With all the parts added, this project was designed to complicate and morally question the mode of interaction which begins with an almost innocent act of opening a pouch. But this project gains its momentum especially from such already familiar patterns of trying to respond to a mobile phone when it starts ringing. These type of “patterns of activities and expectations that soon become ‘second nature’” (Winner, 11). It leads up to a life that is impossible to think without as they “shed their tool-like qualities…[and] become part of our very humanity” (Winner, 12). The way that this project takes on a pattern of technological activity that we associate a reflexive and physical response to and fold it into a loop that
morally problematizes our position as a “possible user” stimulates debate may also be seen as “…a parallel design activity that questions and challenges industrial agendas” (Dune and Raby). In that sense, this project may be positioned as a critical design of a technological artifact that is and is not really there. It explores ethical and social issues through a hypothetical product with an imaginary use-case scenario that makes us think (Dune and Raby). But in the act of losing the object boundaries, there is also the further inquiry of how do we perceive the pouch in relation to the technological artifact. From the point of an individual who investigates the object, the pouch presents a material space that the technological artifact is intensively fused with. By the level of curiosity, the pouch may even be considered as the technology itself. To briefly analyze, in the act of searching for the mobile phone, the pouch becomes a closed system in which the individual starts to investigate its physical attributes and tries to find any gaps that might lead to where the technology resides. But the fact that the technology mentioned is not arranged in a single point but rather scattered all around, makes the pouch an inseparable part of that technology. The object is acting as a prototype in a sense that, it is ever-changing into different modalities by the various degrees of interaction and interpretation (Galey and Ruecker). As a prototype that urges critical thinking, the pouch eventually becomes “a process of critical inquiry itself, not just the embodiment of the results” (Galey and Ruecker, 406). By turning a simple gesture of opening a pouch into a productively contestable mode of interaction, the object gets to keep both a functional and emotional quality. In this two-folded complex nature, the technology also moves in between the different forms of care in a way it can only get a glimpse of
“caring for” while the technology is being shy about it (Ratto). By producing temporary moments of affectual relation between an individual and a technological artifact, the definitions of agencial and political qualities may be at least broadened to a degree that, makes us see behind the patterns of activities and expectations of such behaviors.

Works Cited:

  1. Dunne, Anthony, and Raby, Fiona. “Towards a Critical Design“. Dunneandraby.Co.Uk, 2005, http://dunneandraby.co.uk/content/bydandr/42/0. Accessed 20 Apr 2019.
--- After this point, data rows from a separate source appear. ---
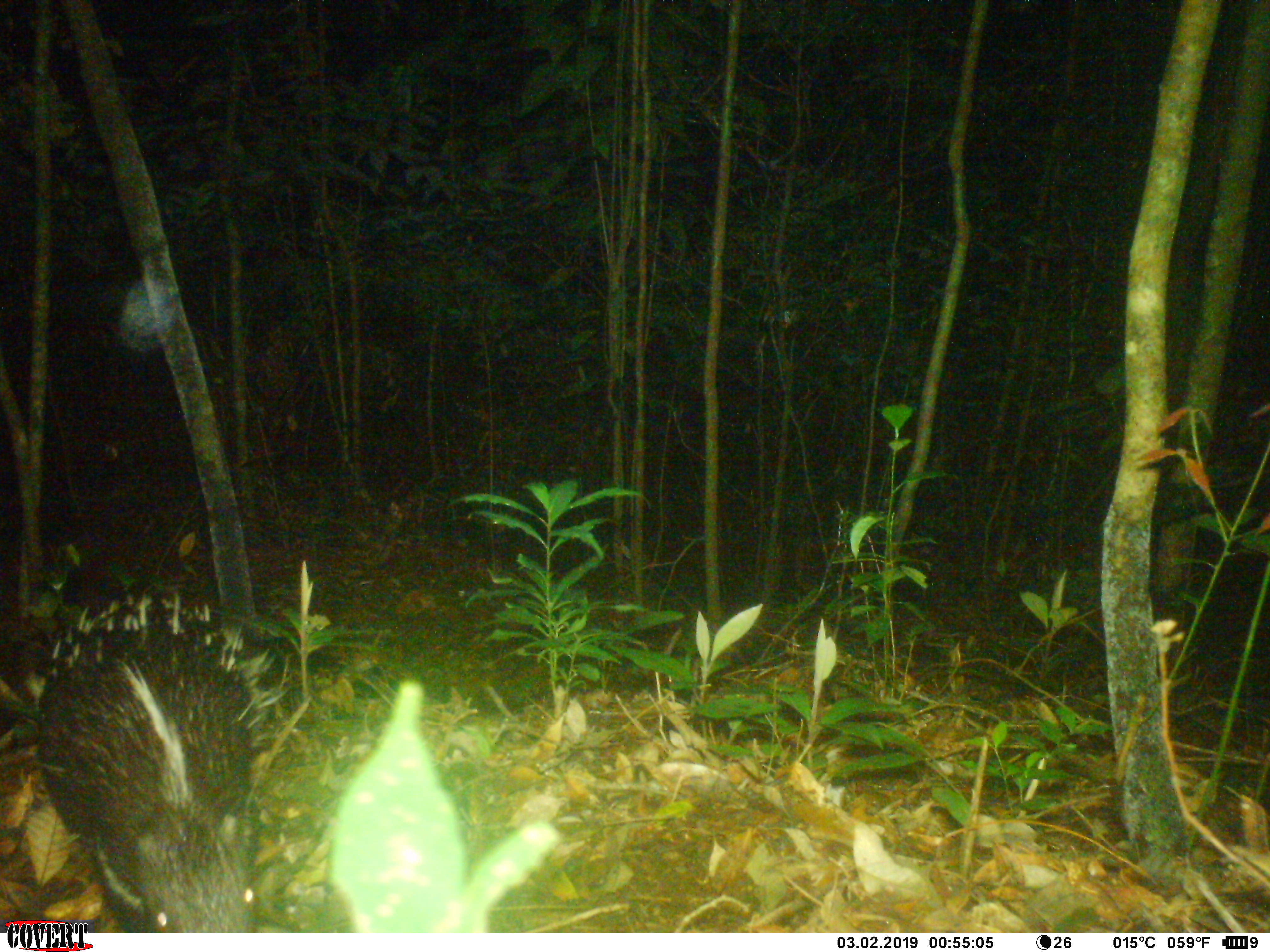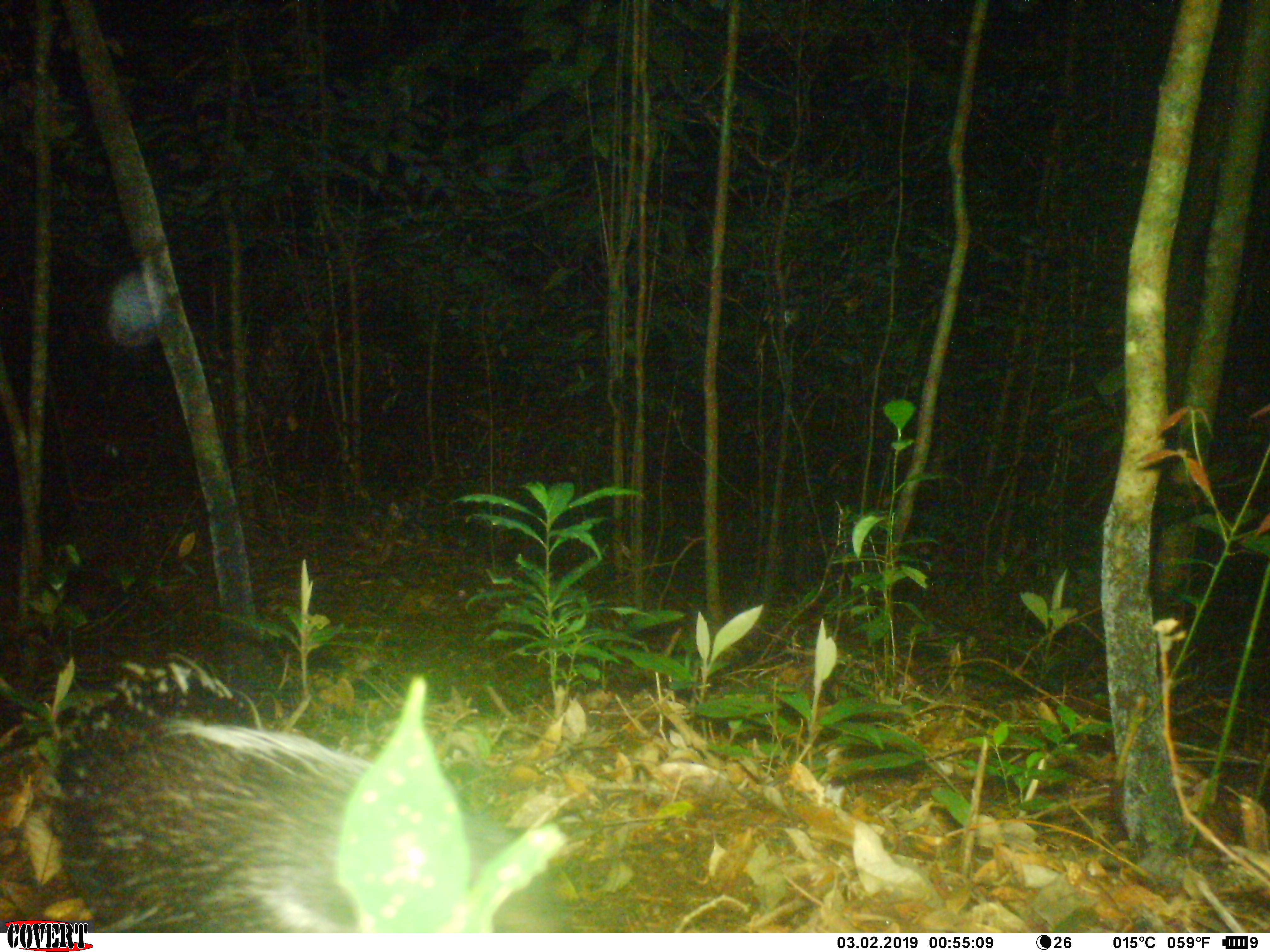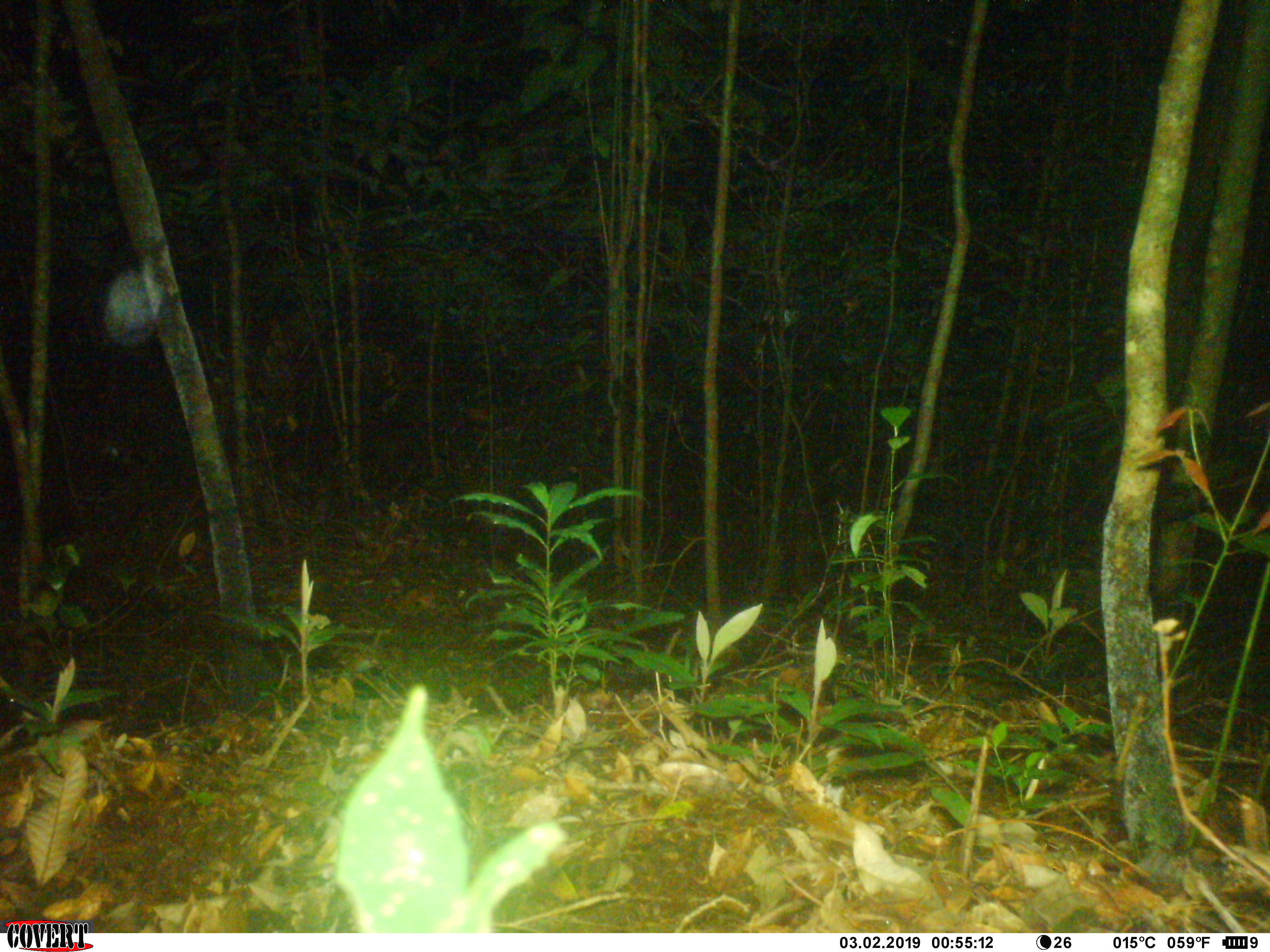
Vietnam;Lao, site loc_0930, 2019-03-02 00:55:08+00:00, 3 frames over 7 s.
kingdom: Animalia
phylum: Chordata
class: Mammalia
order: Rodentia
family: Hystricidae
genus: Hystrix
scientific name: Hystrix brachyura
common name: malayan porcupine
Malayan porcupine (Hystrix brachyura). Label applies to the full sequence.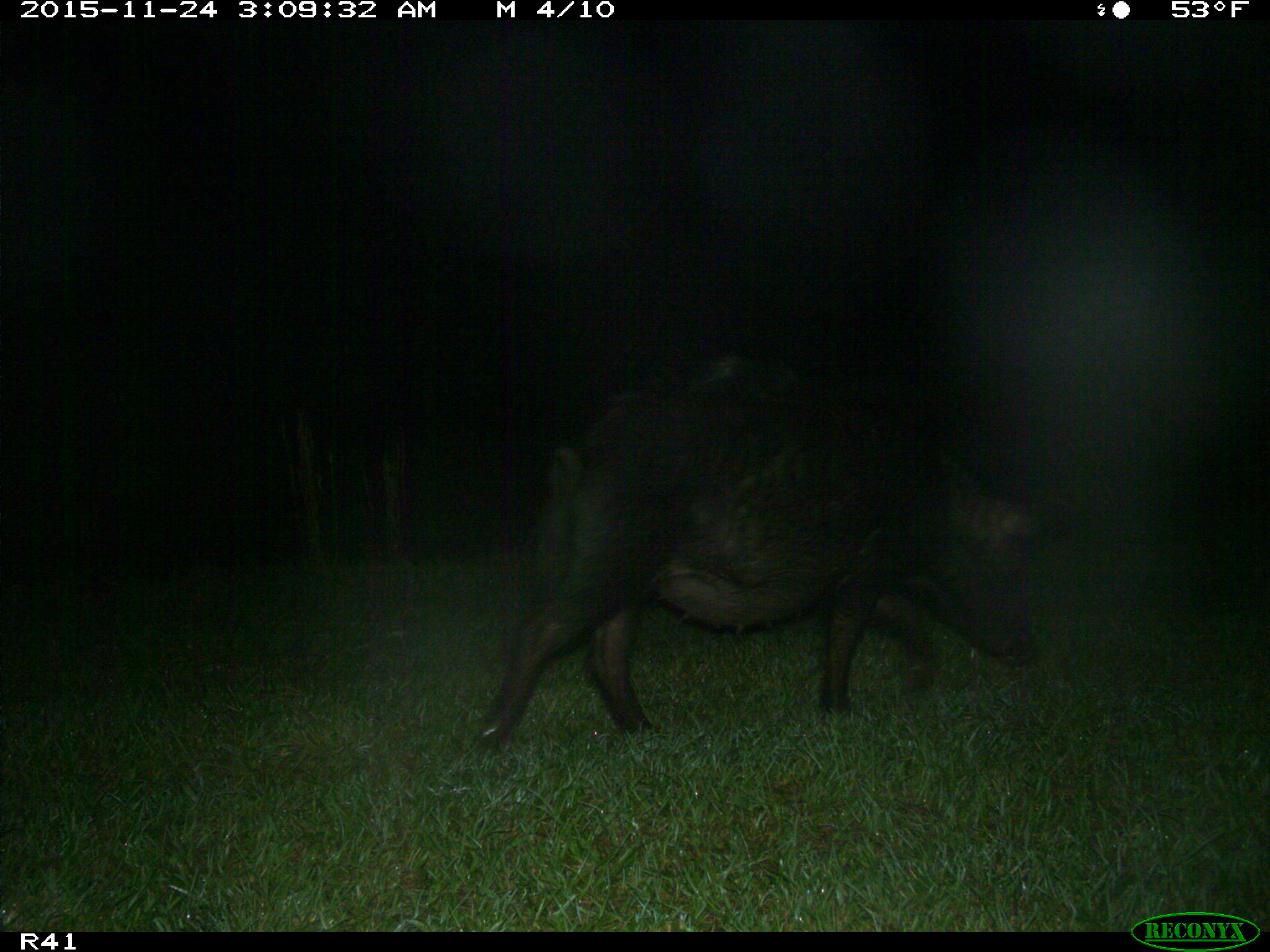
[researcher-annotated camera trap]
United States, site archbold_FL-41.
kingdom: Animalia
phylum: Chordata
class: Mammalia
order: Artiodactyla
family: Suidae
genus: Sus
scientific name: Sus scrofa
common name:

  2. Galey, Alan, and Ruecker, Stan. “How a Prototype Argues.” Literary and Linguistic Computing, vol. 25, no. 4, Oxford University Press, Dec. 2010, pp. 405–24, doi:10.1093/llc/fqq021.
  3. Ratto, Matt. “Critical Making: Conceptual and Material Studies in Technology and Social Life.” The Information Society, vol. 27, no. 4, Taylor & Francis Group, July 2011, pp. 252–60, doi:10.1080/01972243.2011.583819.
  4. Winner, Langdon. “Do Artifacts Have Politics?” The Whale and the Reactor : a Search for Limits in an Age of High Technology. University of Chicago Press, 1986. pp. 19-39.
  5. Winner, Langdon. “Technologies as Forms of Life” The Whale and the Reactor : a Search for Limits in an Age of High Technology. University of Chicago Press, 1986, pp. 3-18.